Eye – ground: The truth in a distorting mirror

It is the so-called digital fundus-camera equipped with the real-time aberrometer. In fact, two devices are combined in it – one of them enables to see the eye-ground and the other corrects distortions caused by the optical medium of the specific patient’s eye.

As a matter of fact, physicians have been using fundus-cameras for a long time, i.e. diagnostic devices for eye-ground investigation (fundus or more precisely fundus oculi – is the eye-ground). The first similar devices appeared back in the middle of the century before last, and constituted the optical system of lenses, mirrors and light bias, with the help of which it was possible to see blowup of the retina and the vessels feeding it. Since that time, fundus-cameras have been repeatedly improved and became digital – like digital cameras, however, the researchers failed to make the picture sufficiently distinct (at micron definition). It is the eye itself that impeded – its optical medium absorbs light, and its component “details” – cornea, lens and so on, including the eyeball per se – repeatedly change light waves’ direction, thus “blurring” the final image. Physicists call this phenomenon aberration – imperfection of the optical system.

Moreover, astronomers have long ago learned to successfully overcome this phenomenon, which distorts the light of faraway stars – with the help of, broadly speaking, distorting mirrors. It is necessary to know how the light waves’ direction changes on the way from their source through to the observer and how to correct the image – as though to “distort it back”. Physicists decided to apply this particular technique to the fundus-camera design: to measure the distortion and to correct it accordingly. An additional infrared laser and a special “ruby” mirror allowed to implement the idea.

So, an ordinary laser (or several lasers, if the image is needed in different spectral regions) illuminates the eye-ground, the light is reflected and when it is going through the optical system of the device it gets onto the camera matrix – this is how the “picture” is obtained, i.e. the image of the retina and the vessels feeding it, which the ophthalmologist needs to see for making a precise diagnosis. A moment prior to the laser starting operation, the aberration correction system is switched on. It means that the infrared laser (which is absolutely safe) will send its ray of light to find out how its intensity and direction will change on the way “down to the bottom and back”.

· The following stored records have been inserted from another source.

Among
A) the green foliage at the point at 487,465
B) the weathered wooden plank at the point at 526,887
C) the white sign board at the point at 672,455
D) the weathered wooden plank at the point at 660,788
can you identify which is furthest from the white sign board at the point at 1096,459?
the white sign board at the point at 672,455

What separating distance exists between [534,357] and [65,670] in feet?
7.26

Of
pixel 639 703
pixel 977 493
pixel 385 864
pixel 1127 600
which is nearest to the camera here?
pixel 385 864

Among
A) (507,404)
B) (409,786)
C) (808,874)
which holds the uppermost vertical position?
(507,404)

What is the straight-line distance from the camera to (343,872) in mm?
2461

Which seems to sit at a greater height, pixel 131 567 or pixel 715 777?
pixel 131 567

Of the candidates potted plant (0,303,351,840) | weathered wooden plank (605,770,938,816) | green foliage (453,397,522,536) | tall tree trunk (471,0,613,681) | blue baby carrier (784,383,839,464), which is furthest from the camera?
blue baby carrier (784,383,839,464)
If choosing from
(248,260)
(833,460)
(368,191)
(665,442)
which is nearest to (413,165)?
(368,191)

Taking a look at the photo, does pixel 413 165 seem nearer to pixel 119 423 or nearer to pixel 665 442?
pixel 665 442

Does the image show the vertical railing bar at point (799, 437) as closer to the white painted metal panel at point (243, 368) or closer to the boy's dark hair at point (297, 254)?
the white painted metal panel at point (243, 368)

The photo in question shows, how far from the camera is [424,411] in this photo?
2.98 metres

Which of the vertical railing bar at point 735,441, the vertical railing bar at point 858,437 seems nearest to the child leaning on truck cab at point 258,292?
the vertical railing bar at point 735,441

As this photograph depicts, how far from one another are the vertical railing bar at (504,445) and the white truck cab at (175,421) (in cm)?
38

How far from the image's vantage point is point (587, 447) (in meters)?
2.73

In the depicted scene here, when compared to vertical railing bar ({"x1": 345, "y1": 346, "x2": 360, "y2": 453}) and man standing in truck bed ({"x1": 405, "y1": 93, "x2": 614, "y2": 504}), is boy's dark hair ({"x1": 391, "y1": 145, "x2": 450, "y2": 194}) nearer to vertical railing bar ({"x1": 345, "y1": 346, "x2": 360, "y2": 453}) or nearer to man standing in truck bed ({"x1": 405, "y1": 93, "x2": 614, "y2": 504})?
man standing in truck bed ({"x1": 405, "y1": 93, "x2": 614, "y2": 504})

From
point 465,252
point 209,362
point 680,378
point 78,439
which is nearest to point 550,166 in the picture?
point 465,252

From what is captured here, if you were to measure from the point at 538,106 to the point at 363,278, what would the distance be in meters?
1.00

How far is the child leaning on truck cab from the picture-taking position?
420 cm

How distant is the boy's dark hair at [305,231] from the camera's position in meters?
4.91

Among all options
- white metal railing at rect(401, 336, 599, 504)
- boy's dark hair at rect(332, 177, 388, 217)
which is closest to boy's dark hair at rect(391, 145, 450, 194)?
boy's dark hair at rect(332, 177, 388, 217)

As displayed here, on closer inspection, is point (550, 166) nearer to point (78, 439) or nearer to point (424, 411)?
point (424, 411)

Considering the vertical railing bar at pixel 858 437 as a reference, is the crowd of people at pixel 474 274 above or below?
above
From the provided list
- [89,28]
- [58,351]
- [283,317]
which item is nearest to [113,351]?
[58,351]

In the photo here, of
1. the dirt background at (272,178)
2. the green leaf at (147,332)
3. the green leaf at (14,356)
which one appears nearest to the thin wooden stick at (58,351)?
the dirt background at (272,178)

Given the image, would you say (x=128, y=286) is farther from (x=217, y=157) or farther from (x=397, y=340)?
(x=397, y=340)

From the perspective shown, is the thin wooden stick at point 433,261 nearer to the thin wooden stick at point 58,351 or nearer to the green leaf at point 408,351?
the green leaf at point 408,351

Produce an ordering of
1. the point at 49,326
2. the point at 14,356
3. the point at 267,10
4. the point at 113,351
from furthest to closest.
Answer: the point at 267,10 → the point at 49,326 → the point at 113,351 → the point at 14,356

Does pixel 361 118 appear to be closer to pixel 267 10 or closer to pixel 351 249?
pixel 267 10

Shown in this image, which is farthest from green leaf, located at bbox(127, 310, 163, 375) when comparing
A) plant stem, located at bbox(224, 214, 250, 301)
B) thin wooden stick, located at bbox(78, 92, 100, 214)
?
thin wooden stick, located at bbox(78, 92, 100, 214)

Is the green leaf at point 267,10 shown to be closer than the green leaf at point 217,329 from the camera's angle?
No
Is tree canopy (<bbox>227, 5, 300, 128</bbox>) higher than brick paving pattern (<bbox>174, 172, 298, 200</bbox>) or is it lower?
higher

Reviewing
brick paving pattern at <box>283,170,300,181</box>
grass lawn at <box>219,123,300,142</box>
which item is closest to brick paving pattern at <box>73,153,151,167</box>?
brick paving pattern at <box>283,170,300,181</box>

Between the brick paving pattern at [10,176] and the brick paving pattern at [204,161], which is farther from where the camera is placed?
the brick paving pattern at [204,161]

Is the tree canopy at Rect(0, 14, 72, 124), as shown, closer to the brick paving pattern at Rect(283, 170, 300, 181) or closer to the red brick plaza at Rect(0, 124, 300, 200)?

The sensors, having recorded these changes, send a signal to the “distorting mirror”, which in response distorts it exactly in such a way that compensates for the changes not for the infrared ray but for visible light – the one that allows to obtain the proper image. Only after the mirror gets “tuned up” accordingly, taking into account individual peculiarities of the eye under investigation, the ordinary laser is switched on and sends an impulse of light, which, having been reflected from the eye-ground and having been “corrected” with the help of the “ruby” mirror, gets onto the digital camera matrix.

As a result, one can get the eye-ground image several times more distinct as compared to the ones provided by ordinary, also digital fundus-cameras: the image at a micron definition. Habitually blurred picture of the retina and vessels on the computer display of the camera acquires unprecedented sharpness, which allows the ophthalmologist to quickly (at the rate of one shot per second) get an excellent image of the object in question, without spoiling his/her eyes in attempt to sort out “shadows and mists” of the pictures obtained with the help of any other fundus-cameras. Ophthalmologists and patients highly appreciate the Russian physicists’ invention.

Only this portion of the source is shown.